The very first step you should take is consolidation and refinance. Consolidation, in simple terms, is combining several student loans (private loans, federal loans) into a large loan with one payment. This makes it much easier to conceptualize your true debt. Although consolidating will not help you pay off your loans quicker, this is the foundation of your payment strategy. The next step is refinancing. Current graduate federal student loan rate is at 6.06%, meaning if you borrowed student loans from the government today, you will be charged a 6.06% fixed interest rate per year from the government. Private student loans can be higher or lower depending on your financial situation. However, now that you are employed and your income has increased dramatically, private lenders view you as a stable and reliable person, who is able to pay back their loans. Thus, you are able to receive a lower interest rate. This is refinancing. There are a plethora of student loan refinance companies that have risen in the past decade (SoFi, Laurel Road, etc.) Refinancing your loans will decrease your interest rate, effectively lowering your student loan burden. For example, a $100,000 loan with 6% interest paid over 10 years will total $133,000. If you refinance to 4%, that same loan of 100,000 paid over 10 years equals $121,000. By simply refinancing, which takes 1 hour of your time, you can save $12,000. Not bad for one hour’s work, huh?

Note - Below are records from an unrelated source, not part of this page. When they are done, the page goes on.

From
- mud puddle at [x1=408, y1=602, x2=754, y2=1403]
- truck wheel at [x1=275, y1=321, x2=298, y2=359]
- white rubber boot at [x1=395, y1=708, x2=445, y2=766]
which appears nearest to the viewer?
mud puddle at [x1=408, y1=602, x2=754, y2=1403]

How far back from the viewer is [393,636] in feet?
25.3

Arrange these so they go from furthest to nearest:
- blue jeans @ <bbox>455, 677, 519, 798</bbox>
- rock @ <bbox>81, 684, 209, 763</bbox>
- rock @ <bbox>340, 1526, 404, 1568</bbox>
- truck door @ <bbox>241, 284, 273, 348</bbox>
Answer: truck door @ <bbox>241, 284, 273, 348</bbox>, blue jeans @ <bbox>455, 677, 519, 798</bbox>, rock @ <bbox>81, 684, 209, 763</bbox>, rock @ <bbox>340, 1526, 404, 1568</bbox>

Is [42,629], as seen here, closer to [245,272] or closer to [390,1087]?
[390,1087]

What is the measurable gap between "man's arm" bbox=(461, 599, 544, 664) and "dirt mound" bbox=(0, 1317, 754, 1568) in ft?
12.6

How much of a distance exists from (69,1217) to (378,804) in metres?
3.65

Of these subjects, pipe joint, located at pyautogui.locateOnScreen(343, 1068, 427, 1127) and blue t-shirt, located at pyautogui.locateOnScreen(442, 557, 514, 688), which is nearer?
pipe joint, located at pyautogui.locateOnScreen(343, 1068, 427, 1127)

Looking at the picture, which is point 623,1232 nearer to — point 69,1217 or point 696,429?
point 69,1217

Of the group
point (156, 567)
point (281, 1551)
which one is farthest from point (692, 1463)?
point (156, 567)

How I did it: I borrowed the totality of my student loans through a private lender at a 5.6% interest rate, which was slightly better than the federal rate at that time. I refinanced with Laurel Road immediately after starting both my jobs and because of the high income, I was able to receive an amazing interest rate of 3.75%. Simply by refinancing, I saved over $17,000 in interest.
My strategy in paying my loans was fairly simple. I calculated my necessities, like rent, groceries, utilities, transportation and credit card bill and the money that remained from my income went directly into paying my student loans.I kept only 5%-7% of my total income for myself and that was reserved for my vacations. On average, I paid $7000 a month in student loans, effectively paying around $80,000 per year and wiping out my student loans debt within 2 years!

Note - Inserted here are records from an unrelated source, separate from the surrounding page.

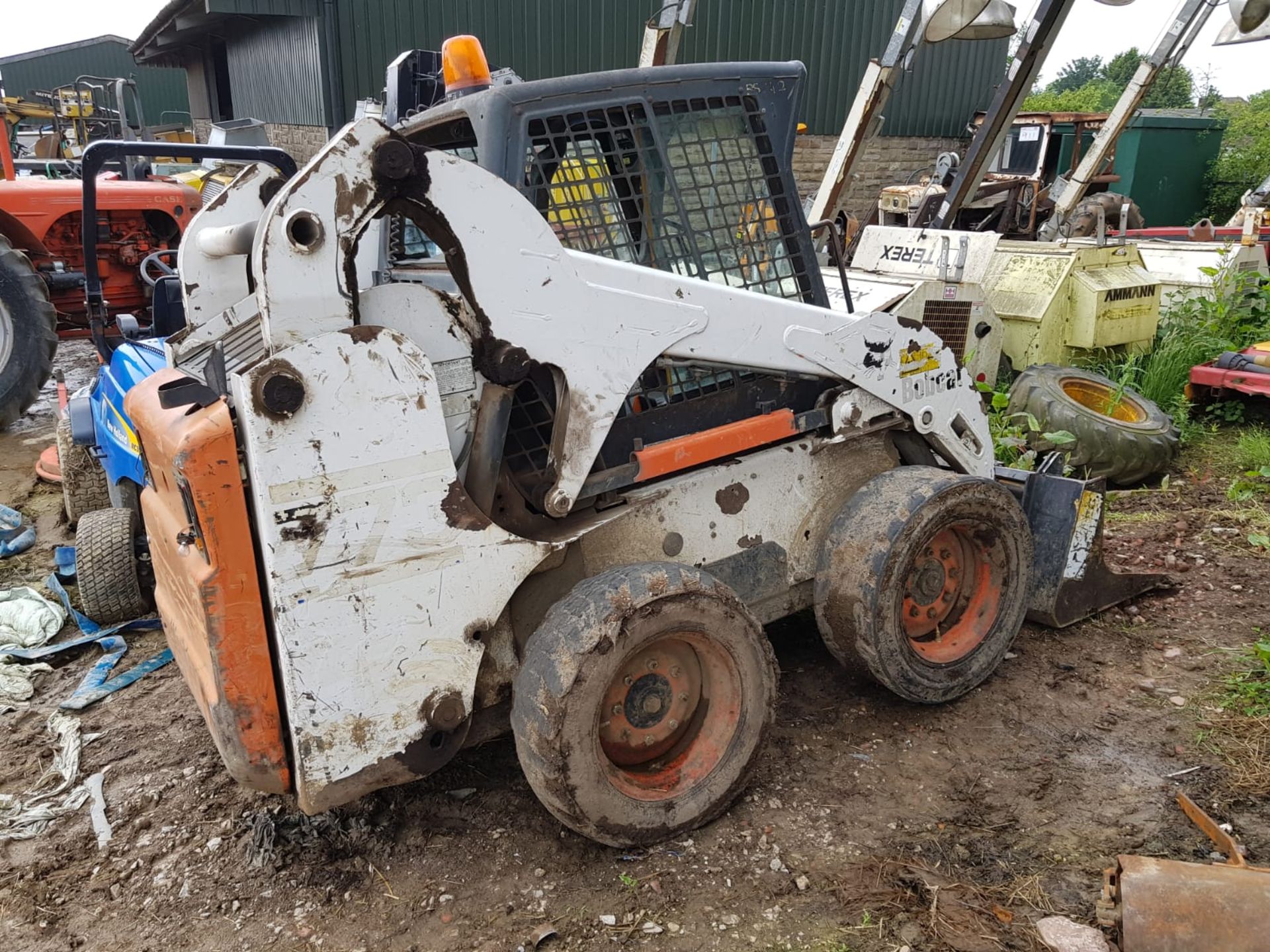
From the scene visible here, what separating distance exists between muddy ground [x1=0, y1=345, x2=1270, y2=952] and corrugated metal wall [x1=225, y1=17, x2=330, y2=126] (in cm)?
1102

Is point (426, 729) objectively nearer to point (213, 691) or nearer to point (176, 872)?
point (213, 691)

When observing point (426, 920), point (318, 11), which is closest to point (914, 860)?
point (426, 920)

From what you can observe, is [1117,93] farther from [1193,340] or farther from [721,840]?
[721,840]

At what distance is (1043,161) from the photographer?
45.0 ft

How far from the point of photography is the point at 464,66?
301 centimetres

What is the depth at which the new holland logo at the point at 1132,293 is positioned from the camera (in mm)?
6613

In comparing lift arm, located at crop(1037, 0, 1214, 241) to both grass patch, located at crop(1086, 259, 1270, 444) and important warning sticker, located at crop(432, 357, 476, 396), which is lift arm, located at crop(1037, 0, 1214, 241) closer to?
grass patch, located at crop(1086, 259, 1270, 444)

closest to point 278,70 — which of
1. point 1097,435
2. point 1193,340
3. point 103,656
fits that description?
point 103,656

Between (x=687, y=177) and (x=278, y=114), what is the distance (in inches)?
570

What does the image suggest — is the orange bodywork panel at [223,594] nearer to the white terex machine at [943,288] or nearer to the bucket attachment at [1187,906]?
the bucket attachment at [1187,906]

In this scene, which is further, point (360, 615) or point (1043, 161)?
point (1043, 161)

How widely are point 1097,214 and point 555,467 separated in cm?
1100

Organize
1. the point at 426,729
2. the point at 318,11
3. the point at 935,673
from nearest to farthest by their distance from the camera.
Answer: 1. the point at 426,729
2. the point at 935,673
3. the point at 318,11

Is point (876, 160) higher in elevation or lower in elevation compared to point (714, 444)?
higher
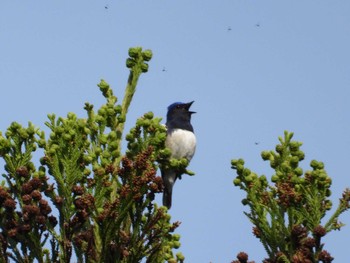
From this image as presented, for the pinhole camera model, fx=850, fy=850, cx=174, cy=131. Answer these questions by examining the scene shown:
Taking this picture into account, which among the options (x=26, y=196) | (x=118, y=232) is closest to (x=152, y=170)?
(x=118, y=232)

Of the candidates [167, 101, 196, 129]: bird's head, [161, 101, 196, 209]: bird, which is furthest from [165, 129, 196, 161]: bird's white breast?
[167, 101, 196, 129]: bird's head

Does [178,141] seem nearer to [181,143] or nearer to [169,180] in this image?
[181,143]

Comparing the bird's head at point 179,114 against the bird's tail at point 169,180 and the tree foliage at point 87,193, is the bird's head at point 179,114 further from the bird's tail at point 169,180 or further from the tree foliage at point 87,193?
the tree foliage at point 87,193

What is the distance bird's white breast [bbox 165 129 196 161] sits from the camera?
45.1 feet

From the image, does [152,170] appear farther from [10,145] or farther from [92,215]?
[10,145]

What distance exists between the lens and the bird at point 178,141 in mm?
13203

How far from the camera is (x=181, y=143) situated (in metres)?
13.8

This plan only works if you have very little responsibilities outside of yourself. If you have to provide for your family, kids, parents or others, this becomes extremely difficult. I was lucky that I was only responsible for myself. That being said, to effectively execute this plan, you must have discipline and motivation. I can recall multiple occasions when my friends would invite me to an outing, which I would have to refuse, but I knew the benefits outweighed the risks. Additionally, it’s extremely easy to become complacent and work 40 hours a week since all of your colleagues and friends are doing so. Ultimately, I knew that I spent life in PA school living like a student and doing so for 2 more years wouldn’t be the worst thing.
Because now, I can genuinely say… I AM FREE!!
Being able to retain all of my income for myself is an incredibly liberating feeling. It is priceless. I finally feel I am free as I have options, I am able to live the NYC lifestyle that I had envisioned and finally feel like I’ve made it. If I had to go back and pay my student loans again, I would do it exactly the same way and this is what I would recommend to all new grads. I would rather eat dirt and grind for 2 years to reap the rewards for the next 50 years. Would you?